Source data
=-=-=-=-=

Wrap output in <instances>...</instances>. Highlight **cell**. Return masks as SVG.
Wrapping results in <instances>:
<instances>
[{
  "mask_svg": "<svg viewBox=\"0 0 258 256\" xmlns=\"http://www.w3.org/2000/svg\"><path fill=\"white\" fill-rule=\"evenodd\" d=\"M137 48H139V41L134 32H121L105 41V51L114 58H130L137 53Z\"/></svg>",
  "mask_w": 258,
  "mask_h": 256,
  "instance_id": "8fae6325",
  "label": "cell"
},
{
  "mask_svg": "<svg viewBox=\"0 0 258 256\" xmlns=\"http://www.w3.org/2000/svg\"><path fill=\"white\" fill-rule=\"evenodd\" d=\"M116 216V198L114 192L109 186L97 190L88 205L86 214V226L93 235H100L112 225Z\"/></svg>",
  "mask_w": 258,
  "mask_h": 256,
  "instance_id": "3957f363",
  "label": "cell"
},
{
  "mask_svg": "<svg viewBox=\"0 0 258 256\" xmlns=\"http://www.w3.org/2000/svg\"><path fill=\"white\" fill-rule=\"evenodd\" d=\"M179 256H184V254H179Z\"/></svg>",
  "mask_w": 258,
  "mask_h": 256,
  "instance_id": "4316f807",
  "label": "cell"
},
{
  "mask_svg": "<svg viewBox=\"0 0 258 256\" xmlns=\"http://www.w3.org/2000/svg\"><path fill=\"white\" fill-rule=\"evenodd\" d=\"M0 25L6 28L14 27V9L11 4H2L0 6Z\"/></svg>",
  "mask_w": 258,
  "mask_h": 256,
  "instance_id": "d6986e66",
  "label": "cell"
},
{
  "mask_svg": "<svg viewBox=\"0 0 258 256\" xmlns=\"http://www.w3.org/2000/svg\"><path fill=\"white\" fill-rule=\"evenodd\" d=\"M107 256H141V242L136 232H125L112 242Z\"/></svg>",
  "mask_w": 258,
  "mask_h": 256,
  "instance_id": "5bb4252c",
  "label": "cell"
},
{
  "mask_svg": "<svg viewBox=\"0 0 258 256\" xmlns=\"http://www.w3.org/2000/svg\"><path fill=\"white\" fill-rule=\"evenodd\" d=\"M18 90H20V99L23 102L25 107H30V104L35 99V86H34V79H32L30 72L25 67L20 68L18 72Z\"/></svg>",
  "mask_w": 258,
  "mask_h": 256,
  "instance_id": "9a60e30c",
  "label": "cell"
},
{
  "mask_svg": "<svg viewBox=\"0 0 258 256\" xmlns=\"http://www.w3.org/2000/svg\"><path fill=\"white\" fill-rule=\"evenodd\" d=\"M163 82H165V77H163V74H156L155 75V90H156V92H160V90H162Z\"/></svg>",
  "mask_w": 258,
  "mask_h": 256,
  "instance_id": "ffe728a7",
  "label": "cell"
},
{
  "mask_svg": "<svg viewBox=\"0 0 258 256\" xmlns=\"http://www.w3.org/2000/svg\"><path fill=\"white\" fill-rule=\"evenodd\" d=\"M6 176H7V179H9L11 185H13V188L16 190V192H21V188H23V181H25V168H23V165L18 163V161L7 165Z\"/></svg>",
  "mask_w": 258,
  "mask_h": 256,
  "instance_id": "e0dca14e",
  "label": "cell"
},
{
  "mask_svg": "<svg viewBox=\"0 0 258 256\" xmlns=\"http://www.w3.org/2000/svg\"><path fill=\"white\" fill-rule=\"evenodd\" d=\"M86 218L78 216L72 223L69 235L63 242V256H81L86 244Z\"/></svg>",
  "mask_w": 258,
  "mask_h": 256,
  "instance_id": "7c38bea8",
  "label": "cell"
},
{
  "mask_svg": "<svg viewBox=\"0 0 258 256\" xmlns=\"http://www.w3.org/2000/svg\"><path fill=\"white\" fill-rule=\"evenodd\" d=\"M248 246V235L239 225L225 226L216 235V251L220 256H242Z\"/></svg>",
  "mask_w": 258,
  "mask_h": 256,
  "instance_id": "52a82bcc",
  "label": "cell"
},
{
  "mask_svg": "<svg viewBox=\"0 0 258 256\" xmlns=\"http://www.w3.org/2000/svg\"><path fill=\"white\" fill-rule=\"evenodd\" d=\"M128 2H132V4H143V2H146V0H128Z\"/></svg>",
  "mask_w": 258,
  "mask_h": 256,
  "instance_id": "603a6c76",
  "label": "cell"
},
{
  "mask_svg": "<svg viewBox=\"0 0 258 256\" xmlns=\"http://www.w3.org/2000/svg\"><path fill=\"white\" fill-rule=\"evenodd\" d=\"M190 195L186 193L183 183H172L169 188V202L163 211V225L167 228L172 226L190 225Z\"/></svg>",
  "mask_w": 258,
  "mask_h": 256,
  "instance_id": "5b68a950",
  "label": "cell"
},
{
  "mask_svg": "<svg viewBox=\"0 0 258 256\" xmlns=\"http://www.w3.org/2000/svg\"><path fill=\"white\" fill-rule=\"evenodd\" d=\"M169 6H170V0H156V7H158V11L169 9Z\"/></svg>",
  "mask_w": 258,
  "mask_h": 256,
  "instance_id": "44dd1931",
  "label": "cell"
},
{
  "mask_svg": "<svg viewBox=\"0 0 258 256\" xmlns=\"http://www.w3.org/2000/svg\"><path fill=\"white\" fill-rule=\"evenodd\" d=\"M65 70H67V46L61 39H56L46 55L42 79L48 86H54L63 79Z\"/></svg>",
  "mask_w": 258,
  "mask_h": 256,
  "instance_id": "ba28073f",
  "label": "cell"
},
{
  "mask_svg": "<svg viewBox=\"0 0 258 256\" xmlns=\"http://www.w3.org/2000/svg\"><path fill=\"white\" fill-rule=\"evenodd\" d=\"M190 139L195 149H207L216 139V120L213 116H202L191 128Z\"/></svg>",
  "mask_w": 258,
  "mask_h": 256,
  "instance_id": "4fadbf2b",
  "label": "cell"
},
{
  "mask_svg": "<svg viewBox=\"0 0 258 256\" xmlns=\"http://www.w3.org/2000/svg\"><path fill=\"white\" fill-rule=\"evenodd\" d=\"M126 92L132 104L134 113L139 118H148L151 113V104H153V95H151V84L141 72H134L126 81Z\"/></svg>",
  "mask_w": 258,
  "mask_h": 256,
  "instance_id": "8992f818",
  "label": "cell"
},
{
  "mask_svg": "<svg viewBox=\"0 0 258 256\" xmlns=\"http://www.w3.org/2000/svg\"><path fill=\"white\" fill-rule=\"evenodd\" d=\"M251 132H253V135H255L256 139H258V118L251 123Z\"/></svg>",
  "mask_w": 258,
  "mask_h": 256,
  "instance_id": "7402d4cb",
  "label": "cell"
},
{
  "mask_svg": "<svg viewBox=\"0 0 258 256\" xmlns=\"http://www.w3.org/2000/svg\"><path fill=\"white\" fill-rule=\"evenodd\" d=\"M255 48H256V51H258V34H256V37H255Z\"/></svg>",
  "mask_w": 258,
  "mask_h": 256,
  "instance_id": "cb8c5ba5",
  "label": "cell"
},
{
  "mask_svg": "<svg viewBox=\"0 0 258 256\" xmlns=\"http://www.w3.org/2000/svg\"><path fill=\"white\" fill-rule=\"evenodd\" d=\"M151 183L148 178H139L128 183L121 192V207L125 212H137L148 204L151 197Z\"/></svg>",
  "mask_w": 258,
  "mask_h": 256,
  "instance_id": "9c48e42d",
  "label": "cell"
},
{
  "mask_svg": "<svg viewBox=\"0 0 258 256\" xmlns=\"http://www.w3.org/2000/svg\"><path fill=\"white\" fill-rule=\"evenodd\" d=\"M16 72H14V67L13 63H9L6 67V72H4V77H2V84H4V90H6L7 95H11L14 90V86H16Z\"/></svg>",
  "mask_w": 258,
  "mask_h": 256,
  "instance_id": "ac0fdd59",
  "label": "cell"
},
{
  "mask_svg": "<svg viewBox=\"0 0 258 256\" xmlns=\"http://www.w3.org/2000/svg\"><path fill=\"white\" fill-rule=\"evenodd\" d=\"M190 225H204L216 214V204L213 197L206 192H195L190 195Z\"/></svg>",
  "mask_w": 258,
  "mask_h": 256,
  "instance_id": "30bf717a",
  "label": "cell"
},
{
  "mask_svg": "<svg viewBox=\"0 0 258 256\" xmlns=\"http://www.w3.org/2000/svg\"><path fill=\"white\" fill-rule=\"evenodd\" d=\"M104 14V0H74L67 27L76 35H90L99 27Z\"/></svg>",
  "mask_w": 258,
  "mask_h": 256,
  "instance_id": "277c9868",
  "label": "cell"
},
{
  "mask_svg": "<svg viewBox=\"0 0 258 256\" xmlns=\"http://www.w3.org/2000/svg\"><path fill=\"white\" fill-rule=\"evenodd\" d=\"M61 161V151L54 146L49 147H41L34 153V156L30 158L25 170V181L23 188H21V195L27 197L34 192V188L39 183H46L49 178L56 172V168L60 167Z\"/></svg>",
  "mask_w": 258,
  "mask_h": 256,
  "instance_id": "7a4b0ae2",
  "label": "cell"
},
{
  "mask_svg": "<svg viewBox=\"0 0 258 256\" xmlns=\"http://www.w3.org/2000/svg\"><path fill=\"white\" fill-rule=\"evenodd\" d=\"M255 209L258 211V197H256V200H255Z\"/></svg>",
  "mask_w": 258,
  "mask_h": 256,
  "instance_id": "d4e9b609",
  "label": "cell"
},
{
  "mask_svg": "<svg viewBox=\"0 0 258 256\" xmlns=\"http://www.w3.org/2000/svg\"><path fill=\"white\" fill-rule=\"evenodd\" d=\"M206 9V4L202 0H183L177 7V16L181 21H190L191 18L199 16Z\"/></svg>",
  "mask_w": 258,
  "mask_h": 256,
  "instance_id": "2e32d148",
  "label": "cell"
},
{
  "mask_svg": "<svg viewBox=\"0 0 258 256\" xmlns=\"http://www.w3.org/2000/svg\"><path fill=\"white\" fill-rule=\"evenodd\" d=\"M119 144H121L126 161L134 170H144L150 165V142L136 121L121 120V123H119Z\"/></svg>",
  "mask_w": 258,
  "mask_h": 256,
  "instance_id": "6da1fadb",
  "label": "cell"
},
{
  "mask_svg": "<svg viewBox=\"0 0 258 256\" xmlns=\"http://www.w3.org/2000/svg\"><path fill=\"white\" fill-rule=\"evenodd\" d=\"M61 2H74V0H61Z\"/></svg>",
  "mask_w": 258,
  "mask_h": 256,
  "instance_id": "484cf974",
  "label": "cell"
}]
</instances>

=-=-=-=-=

--- GOAL OF THE EXERCISE ---
Identify every line in the records that contains the string "instances", and copy each of those lines.

--- EXERCISE SOLUTION ---
Wrap output in <instances>...</instances>. Highlight **cell**. Return masks as SVG.
Wrapping results in <instances>:
<instances>
</instances>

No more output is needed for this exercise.